(Short text fragments from websites)
^^^^
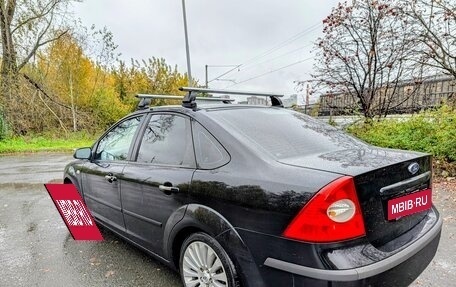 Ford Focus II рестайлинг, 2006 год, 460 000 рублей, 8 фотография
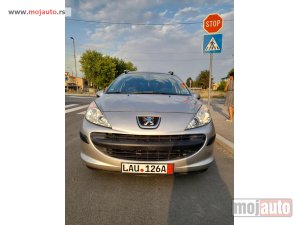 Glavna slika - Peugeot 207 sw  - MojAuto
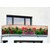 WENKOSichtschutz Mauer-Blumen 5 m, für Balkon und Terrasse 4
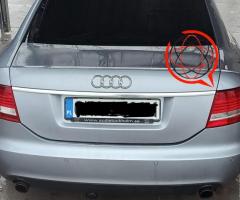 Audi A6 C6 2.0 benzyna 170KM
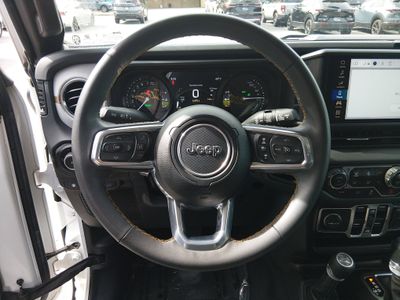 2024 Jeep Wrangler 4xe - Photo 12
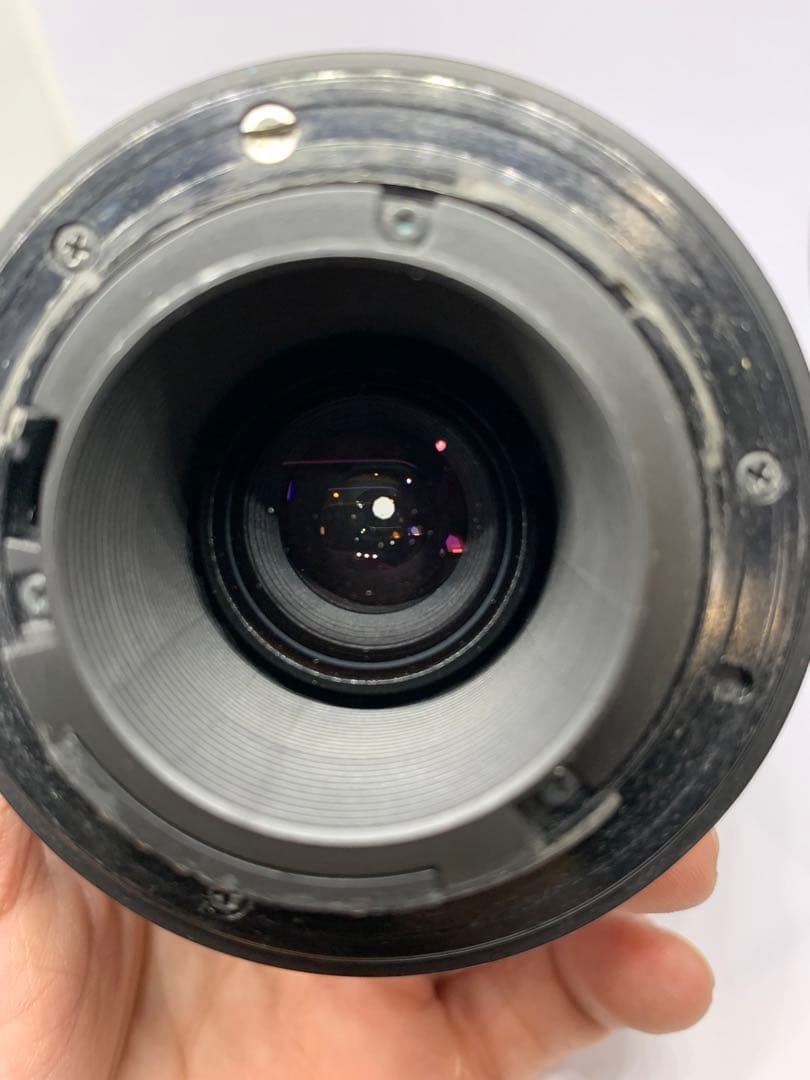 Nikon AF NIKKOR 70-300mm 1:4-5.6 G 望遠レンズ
^^^^
### TASK INSTRUCTIONS
Copy each line of text from the material above word for word, omitting the pictures.

### RESULT FOR THIS EXERCISE
 Ford Focus II рестайлинг, 2006 год, 460 000 рублей, 8 фотография
 Glavna slika - Peugeot 207 sw  - MojAuto
 WENKOSichtschutz Mauer-Blumen 5 m, für Balkon und Terrasse 4
 Audi A6 C6 2.0 benzyna 170KM
 2024 Jeep Wrangler 4xe - Photo 12
 Nikon AF NIKKOR 70-300mm 1:4-5.6 G 望遠レンズ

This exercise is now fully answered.